The biggest I've ever found is 12.79.237.0, depending on the host you ping
it from you can get between 900-1200 dupes, all from 12.79.237.1 which
reverses to 1.new-york-60rs.ny.dial-access.att.net. I've mailed at&t about
this several times and have gotten no response.
On another note, I wrote a broadcast scanner about a month ago that scans
many ips in parallel so its quite fast. I took a swat at a fairly good sized
chunk of the internet in about 24 hours and spent the next week mailing
everyone with more then 10 dupes. The breakdown of replies was something
like this (out of 900 received):
40% thanking me for pointing out a router or broadcast they missed
30% from an uplink informing me they have done the filtering for a customer
10% auto-replies
9% from people who tried to tell me they were secured (they weren't) =)
3% complaints from MCI 'cause the mail was going to the wrong department
3% hate mail from people convinced I was flooding their network
3% from people telling me they no longer maintained those networks
1% people telling me that I just found a 200 dupe network on an isdn line.
1% misc. stuff
of the messages from people telling me they had patched themselves, 15% were
not or missed a broadcast (like filtering .255 and missing .0). However
after pointing this out I believe almost all were patched properly.

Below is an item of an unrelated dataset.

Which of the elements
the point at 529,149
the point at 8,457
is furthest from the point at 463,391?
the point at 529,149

About 1 week later I manually tested some of the biggest broadcasts and
amazingly enough almost ALL were patched. Unfortunately despite this success
it seems my uplink received some rather nasty calls from people complaining
about the scanning, so I was unable to continue scanning from that location.

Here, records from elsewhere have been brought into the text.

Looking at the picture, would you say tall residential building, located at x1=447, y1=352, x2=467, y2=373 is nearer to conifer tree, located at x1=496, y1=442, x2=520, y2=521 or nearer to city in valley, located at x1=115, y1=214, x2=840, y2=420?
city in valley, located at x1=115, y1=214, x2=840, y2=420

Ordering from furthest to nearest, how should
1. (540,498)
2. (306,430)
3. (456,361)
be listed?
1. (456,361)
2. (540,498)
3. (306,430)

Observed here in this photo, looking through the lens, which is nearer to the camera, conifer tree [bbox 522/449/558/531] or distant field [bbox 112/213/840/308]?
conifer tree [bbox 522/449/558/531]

The slowest part of the process is the rwhois'ing of each /24, not to
mention the 10 min timeout after 100 or so rwhois lookups. I made a slight
effort to spread the load out among vhosts and to do parallel lookups but
wasn't able to get it functional.
The least responsive networks seem to be military based. I easily had 1000
networks on army.mil navy.mil or af.mil (large numbers of dupes btw) with
dud contact information.
If anyone has a system they can donate for scanning or would like to work on
a better anti-smurf project, let me know.